▶ Tarea
¿Puedes transcribir literalmente el fragmento del diario sobre la soledad que empieza en "Viernes, veintidós de" y termina en "luminoso y veraniego."?

▶ Texto del ejercicio
□ □ □ □ □

Diario de la Soledad (cuatro)
“Si buscas la verdad prepárate para lo inesperado, pues es difícil de encontrar y sorprendente cuando la encuentras”. Heráclito. (La invención de la Soledad, Paul Auster)
Viernes, veintidós de agosto de dos mil veinticinco
Hoy es un día dificilísimo.
Es un día valle, oscuro en mis adentros a pesar de que sea luminoso y veraniego.
Cada una de las horas del día han resultado penosas, depresivas, desganadas.
Ahora son casi las siete y media de la tarde. Recuerdo que ayer encontré en audible un título de Paul Auster, que no creo haber leído (o sí, no estoy seguro). Curiosamente, el primer capítulo lleva por título: Retrato de un hombre invisible; cuando lo he visto he sonreído porque en este diario hay un capítulo titulado: Diario de un hombre invisible, que me inventé en mayo de este año, luego no he copiado a Auster porque su título está publicado en julio de este año (reedición) aunque ya lo estuviera desde 1982, por eso no creo haberlo leído (o sí, no estoy seguro, pero desde luego estaba soterrado en el olvido). De cualquier modo, me causa sorpresa que a mí se me ocurran títulos parecidos a los de Paul Auster.
Con esto no quiero decir nada, obviamente, solo mencionar coincidencias. Por otro lado, a priori, no veo la conexión entre la cita de Heráclito (en torno a la verdad), y la soledad; o sí porque la soledad es verdad y universal. Todos estamos solos, aunque nadie lo reconozca porque es causa de vergüenza y pesar por parecerse tanto al fracaso. En mí reconozco las dos y las dos me duelen porque son verdad, amargas e incurables ambas.
Cuando tengo días tan negros como hoy se me quitan las ganas de todo, me quedaría tumbado inmóvil, con los ojos cerrados, como si me hubiera muerto secretamente porque todavía tardarían en descubrir el cadáver. En realidad, puede que sea así, aunque me mueva, me alimente y haga mis necesidades, e incluso hable de allá para cuando con otras personas.
Doy fe que sigo vivo sin ganas en este diario y hasta saco a pasear a mi cuerpo todos los días, eso sí despacio (todo el mundo me adelanta caminando). Otra fe de vida, gustosa, además, sería tener sexo hetero (el único que me gusta) de vez en cuando, más allá de la tristeza onanista; pero no, no tengo. Estaría bien porque oxigena la sangre y los humores del cuerpo: Hipócrates dijo que su equilibrio determina la salud. Otras actividades placenteras tampoco practico, salvo dormir en paz y ver adormecido películas que apenas me interesan.

□ □ □ □ □

▶ Datos en estudio
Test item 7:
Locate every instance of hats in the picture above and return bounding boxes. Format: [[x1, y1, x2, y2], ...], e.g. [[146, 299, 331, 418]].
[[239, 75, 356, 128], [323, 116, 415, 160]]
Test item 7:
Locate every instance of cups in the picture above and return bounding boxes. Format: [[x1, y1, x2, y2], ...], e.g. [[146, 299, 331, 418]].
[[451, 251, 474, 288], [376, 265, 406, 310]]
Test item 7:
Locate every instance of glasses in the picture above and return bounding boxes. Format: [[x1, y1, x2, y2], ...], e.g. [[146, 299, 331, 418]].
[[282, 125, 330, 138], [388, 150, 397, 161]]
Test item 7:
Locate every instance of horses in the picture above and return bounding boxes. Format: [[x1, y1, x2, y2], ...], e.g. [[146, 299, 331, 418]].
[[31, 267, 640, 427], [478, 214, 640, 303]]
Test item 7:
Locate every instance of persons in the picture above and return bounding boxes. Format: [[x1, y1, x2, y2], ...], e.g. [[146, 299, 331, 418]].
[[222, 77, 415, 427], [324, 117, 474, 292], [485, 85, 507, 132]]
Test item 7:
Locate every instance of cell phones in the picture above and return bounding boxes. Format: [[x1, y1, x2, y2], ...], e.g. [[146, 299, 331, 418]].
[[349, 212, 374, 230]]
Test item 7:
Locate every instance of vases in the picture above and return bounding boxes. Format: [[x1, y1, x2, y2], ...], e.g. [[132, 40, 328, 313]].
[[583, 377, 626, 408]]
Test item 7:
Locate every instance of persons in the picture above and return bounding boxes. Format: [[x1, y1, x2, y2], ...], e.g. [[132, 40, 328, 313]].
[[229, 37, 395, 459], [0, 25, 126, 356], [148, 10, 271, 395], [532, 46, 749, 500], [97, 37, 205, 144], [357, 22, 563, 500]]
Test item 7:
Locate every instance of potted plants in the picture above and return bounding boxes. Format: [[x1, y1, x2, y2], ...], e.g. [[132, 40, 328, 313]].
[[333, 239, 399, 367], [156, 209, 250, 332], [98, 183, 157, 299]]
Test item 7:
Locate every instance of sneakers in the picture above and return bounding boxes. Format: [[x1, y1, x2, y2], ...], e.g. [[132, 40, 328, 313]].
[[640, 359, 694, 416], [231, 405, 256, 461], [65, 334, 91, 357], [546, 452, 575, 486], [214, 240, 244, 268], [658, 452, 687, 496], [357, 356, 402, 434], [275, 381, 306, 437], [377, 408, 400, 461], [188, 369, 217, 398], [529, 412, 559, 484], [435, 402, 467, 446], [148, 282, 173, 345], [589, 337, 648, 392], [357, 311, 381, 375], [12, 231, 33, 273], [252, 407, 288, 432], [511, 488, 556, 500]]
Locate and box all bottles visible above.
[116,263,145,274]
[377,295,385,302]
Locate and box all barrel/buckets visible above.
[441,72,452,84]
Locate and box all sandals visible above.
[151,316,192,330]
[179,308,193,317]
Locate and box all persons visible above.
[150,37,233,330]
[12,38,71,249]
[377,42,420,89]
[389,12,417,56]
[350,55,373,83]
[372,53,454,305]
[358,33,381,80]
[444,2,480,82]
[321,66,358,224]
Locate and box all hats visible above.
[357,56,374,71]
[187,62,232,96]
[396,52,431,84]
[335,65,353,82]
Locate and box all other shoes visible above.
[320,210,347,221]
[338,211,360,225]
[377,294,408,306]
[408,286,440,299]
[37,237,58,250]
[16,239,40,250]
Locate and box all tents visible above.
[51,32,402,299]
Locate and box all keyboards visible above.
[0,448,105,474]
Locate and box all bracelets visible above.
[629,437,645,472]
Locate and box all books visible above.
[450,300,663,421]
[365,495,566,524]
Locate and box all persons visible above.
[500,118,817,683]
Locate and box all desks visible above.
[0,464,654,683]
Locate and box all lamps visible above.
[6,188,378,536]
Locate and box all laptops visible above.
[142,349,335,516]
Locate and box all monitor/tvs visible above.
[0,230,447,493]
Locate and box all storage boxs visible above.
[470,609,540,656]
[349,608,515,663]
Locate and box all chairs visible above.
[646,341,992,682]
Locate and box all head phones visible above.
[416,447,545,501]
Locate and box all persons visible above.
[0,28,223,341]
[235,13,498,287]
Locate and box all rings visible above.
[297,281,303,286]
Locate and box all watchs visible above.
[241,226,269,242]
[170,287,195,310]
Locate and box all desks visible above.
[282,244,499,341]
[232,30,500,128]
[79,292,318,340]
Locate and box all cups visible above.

□ □ □ □ □

▶ Respuesta
Viernes, veintidós de agosto de dos mil veinticinco
Hoy es un día dificilísimo.
Es un día valle, oscuro en mis adentros a pesar de que sea luminoso y veraniego.